Fastest Linux system call
One that doesn't exist, and therefore returns -ENOSYS quickly.
From arch/x86/entry/entry_64.S:
#if __SYSCALL_MASK == ~0
cmpq $__NR_syscall_max, %rax
#else
andl $__SYSCALL_MASK, %eax
cmpl $__NR_syscall_max, %eax
#endif
ja 1f /* return -ENOSYS (already in pt_regs->ax) */
movq %r10, %rcx
/*
* This call instruction is handled specially in stub_ptregs_64.
* It might end up jumping to the slow path. If it jumps, RAX
* and all argument registers are clobbered.
*/
#ifdef CONFIG_RETPOLINE
movq sys_call_table(, %rax, 8), %rax
call __x86_indirect_thunk_rax
#else
call *sys_call_table(, %rax, 8)
#endif
.Lentry_SYSCALL_64_after_fastpath_call:
movq %rax, RAX(%rsp)
1:
Use an invalid system call number so the dispatching code simply returns with
eax = -ENOSYS
instead of dispatching to a system-call handling function at all.
Unless this causes the kernel to use the iret
slow path instead of sysret
/ sysexit
. That might explain the measurements showing an invalid number being 17 cycles slower than syscall(SYS_getpid)

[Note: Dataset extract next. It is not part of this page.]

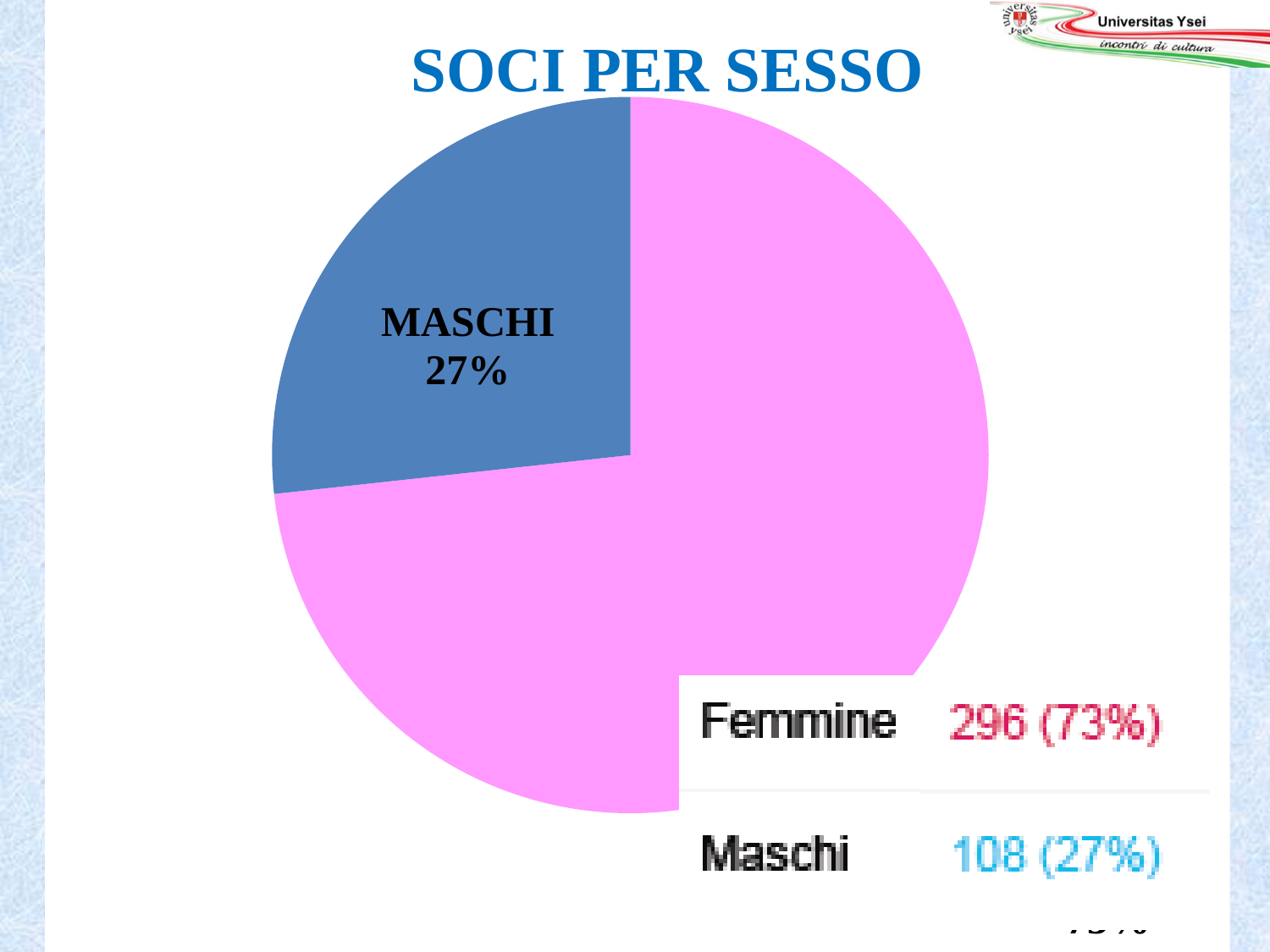
Which category has the smallest slice of the pie? Maschi How many Maschi are listed in the table on the slide? 108 What kind of chart is shown on the slide? pie chart How many Femmine are listed in the table on the slide? 296 How many slices does the pie chart have? 2 Which is larger, the Femmine slice or the Maschi slice? Femmine What is the difference between the number of Femmine and the number of Maschi? 188 What colour is the MASCHI slice of the pie? blue What percentage of the pie is labelled MASCHI? 27% What share of the pie does Femmine represent? 73% What is the title of the chart? SOCI PER SESSO Which category has the largest slice of the pie? Femmine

, because glibc error handling (setting errno
) probably doesn't explain it. But from my reading of the kernel source, I don't see any reason why it wouldn't still use sysret
while returning -ENOSYS
.
This answer is for sysenter
, not syscall
. The question originally said sysenter
/ sysret
(which was weird because sysexit
goes with sysenter
, while sysret
goes with syscall
). I answered based on sysenter
for a 32-bit process on an x86-64 kernel.
Native 64-bit syscall
is handled more efficiently inside the kernel. (Update; with Meltdown / Spectre mitigation patches, it still dispatches via C do_syscall_64
in 4.16-rc2).
My What happens if you use the 32-bit int 0x80 Linux ABI in 64-bit code? Q&A gives an overview of the kernel side of system-call entry points from compat mode into an x86-64 kernel (entry_64_compat.S
). This answer is just taking the relevant parts of that.
The links in that answer and this are to Linux 4.12 sources, which doesn't contain the Meltdown mitigation page-table manipulation, so that will be significant extra overhead.
int 0x80
and sysenter
have different entry points. You're looking for entry_SYSENTER_compat
. AFAIK, sysenter
always goes there, even if you execute it in a 64-bit user-space process. Linux's entry point pushes a constant __USER32_CS
as the saved CS value, so it will always return to user-space in 32-bit mode.
After pushing registers to construct a struct pt_regs
on the kernel stack, there's a TRACE_IRQS_OFF
hook (no idea how many instructions that amounts to), then call do_fast_syscall_32
which is written in C. (Native 64-bit syscall
dispatching is done directly from asm, but 32-bit compat system calls are always dispatched through C).
do_syscall_32_irqs_on
in arch/x86/entry/common.c
is pretty light-weight: just a check if the process is being traced (I think this is how strace
can hook system calls via ptrace
), then
...
if (likely(nr < IA32_NR_syscalls)) {
regs->ax = ia32_sys_call_table[nr]( ... arg );
}
syscall_return_slowpath(regs);
}
AFAIK, the kernel can use sysexit
after this function returns.
So the return path is the same whether or not EAX had a valid system call number, and obviously returning without dispatching at all is the fastest path through that function, especially in a kernel with Spectre mitigation where the indirect branch on the table of function pointers would go through a retpoline and always mispredict.
If you want to really test sysenter/sysexit without all that extra overhead, you'll need to modify Linux to put a much simpler entry point without checking for tracing or pushing / popping all the registers.
You'd probably also want to modify the ABI to pass a return address in a register (like syscall
does on its own) instead of saved on the user-space stack which Linux's current sysenter
ABI does; it has to get_user()
to read the EIP value it should return to.
Of if all this overhead is part of what you want to measure, you're definitely all set with an eax that gives you -ENOSYS
; at worst you'll be getting one extra branch miss from the range-check if branch predictors are hot for that branch based on normal 32-bit system calls.
In this benchmark by Brendan Gregg (linked from this blog post which is interesting reading on the topic) close(999)
(or some other fd not in use) is recommended.